Als de ‘ik’ bepaalde gedachtes heeft over ‘anderen’, dan is er nog steeds alleen het één denken uit de ene egodenkgeest, het gaat daarom altijd over ‘mij’, de ene denkgeest en nooit over een andere tweede ‘persoon’ buiten mij.

‘Er zijn geen anderen, er is niets buiten mij’, betekent dat er alleen één denkgeest is en verder niets. Alles wat twee lijkt is niet meer en niet minder dan een projectie vanuit de ene egodenkgeest die droomt van de mogelijkheid dat twee mogelijk is.
Dit alles kan geobserveerd worden vanuit de ene denkgeest die dit alles weet en dit weten zorgt ervoor dat het waanidee van twee terugkeert naar één, waar het nooit is uit weggeweest.

Dus alles wat waargenomen wordt en ervaren als twee, dat wat het dagelijkse leven op aarde wordt genoemd, kan alleen gezien worden als vergevingsmateriaal, omdat er in werkelijkheid niets gebeurt, of gebeurt is of zal gebeuren, er is niets veranderd aan de éénheid, hoe echt tweeheid ook lijkt, het is onmogelijk.

Als dit gezien wordt, echt gezien, en de onmogelijkheid van tweeheid gezien wordt en geaccepteerd en tweeheid is vergeven, dan kan alles wat twee lijkt te zijn nooit meer serieus genomen worden en kan het nog maar één functie hebben: terugkeer naar éénheid, die nooit tweeheid geweest is, zal zijn of zal kunnen worden.

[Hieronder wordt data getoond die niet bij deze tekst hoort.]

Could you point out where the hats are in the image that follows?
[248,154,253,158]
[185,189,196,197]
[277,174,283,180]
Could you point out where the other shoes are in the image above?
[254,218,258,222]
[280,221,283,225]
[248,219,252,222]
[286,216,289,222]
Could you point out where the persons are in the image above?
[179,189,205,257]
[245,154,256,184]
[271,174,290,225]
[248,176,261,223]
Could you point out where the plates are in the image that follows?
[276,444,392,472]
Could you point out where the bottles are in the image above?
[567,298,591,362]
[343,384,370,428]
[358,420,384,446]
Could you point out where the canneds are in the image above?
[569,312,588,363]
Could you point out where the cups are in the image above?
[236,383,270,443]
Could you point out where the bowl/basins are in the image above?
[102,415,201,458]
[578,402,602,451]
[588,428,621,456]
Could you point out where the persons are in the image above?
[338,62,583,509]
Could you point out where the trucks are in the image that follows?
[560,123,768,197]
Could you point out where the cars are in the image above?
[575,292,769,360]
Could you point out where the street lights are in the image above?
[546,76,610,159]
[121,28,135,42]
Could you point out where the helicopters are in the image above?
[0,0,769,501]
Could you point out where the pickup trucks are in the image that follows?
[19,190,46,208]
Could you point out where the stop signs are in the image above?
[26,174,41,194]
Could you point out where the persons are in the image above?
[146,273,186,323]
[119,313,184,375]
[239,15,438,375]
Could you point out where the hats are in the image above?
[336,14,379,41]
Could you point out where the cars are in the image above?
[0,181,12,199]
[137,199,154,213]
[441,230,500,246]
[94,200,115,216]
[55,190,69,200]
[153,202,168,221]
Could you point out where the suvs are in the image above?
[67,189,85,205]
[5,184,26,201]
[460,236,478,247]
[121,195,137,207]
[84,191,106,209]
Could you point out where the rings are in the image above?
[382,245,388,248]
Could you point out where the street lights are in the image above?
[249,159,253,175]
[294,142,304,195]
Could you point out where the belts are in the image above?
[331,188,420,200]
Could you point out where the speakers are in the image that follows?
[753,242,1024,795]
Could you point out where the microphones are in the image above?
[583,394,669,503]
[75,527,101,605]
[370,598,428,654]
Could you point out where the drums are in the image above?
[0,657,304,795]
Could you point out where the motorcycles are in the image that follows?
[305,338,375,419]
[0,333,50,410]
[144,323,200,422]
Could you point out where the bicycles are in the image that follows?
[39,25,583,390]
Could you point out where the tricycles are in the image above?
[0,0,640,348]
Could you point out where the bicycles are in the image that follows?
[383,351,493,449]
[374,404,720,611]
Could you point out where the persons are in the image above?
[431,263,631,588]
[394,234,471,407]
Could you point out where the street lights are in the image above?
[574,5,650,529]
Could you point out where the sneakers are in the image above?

Zo wordt de ‘jij’ nu aangesproken, vanuit de ene Denkgeest tot denkgeest, zonder dat de ene denkgeest wordt verlaten of er buiten treed. De ‘jij’ is denkgeest en nooit een lichaam, één kan nooit twee worden.

Dank deze symbolen van tweeheid, dat ze de herinnering zijn aan wat onmogelijk is en daardoor de herinnering zijn terug aan en in EENHEID.